───── Provided records ─────

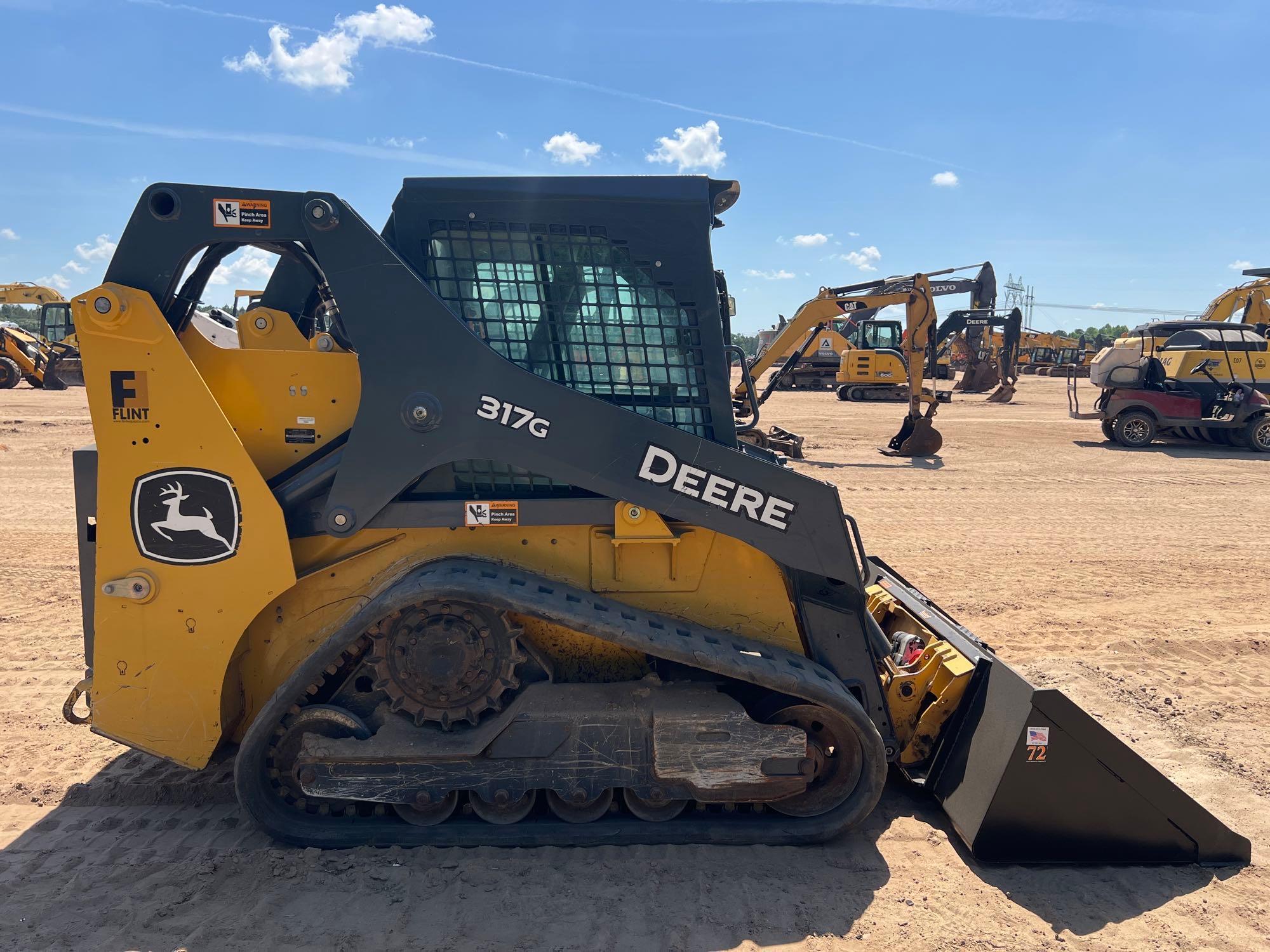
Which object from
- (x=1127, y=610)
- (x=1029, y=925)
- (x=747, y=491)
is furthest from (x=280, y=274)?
(x=1127, y=610)

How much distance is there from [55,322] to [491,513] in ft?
107

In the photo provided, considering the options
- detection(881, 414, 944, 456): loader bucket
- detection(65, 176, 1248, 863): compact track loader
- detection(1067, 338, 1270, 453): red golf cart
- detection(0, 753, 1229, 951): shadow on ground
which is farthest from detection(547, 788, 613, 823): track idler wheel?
detection(1067, 338, 1270, 453): red golf cart

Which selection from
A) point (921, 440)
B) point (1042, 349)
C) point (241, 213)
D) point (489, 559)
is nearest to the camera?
point (241, 213)

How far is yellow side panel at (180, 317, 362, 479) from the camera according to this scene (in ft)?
11.1

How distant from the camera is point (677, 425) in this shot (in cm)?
350

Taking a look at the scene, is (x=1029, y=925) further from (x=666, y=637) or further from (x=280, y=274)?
(x=280, y=274)

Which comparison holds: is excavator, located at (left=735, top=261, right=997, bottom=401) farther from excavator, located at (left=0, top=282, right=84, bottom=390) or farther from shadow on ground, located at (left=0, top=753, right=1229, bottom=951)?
excavator, located at (left=0, top=282, right=84, bottom=390)

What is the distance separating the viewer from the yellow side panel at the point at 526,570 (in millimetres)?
3404

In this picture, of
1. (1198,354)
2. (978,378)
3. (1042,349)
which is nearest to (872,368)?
(978,378)

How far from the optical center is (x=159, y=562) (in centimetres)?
325

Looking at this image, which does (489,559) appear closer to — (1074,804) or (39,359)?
(1074,804)

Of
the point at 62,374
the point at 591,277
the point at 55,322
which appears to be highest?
the point at 55,322

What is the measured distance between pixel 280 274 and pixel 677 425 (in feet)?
6.83

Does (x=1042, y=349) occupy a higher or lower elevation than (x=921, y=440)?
higher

─────

Challenge =
Rewrite the stretch from the line containing "In this picture, of" through the end of the entries, swapping "elevation" for "height" and leaving everything else unchanged.

Full response =
In this picture, of
1. (1198,354)
2. (978,378)
3. (1042,349)
which is nearest to (872,368)?
(978,378)

How far from the optical center is (x=159, y=562) (in centimetres)?
325

Looking at this image, which does (489,559) appear closer to — (1074,804) or (39,359)?
(1074,804)

Of
the point at 62,374
the point at 591,277
the point at 55,322
which appears to be highest?
the point at 55,322

What is the measured distance between pixel 280 274 and pixel 677 425 (in feet)?
6.83

Does (x=1042, y=349) occupy a higher or lower height than (x=921, y=440)?
higher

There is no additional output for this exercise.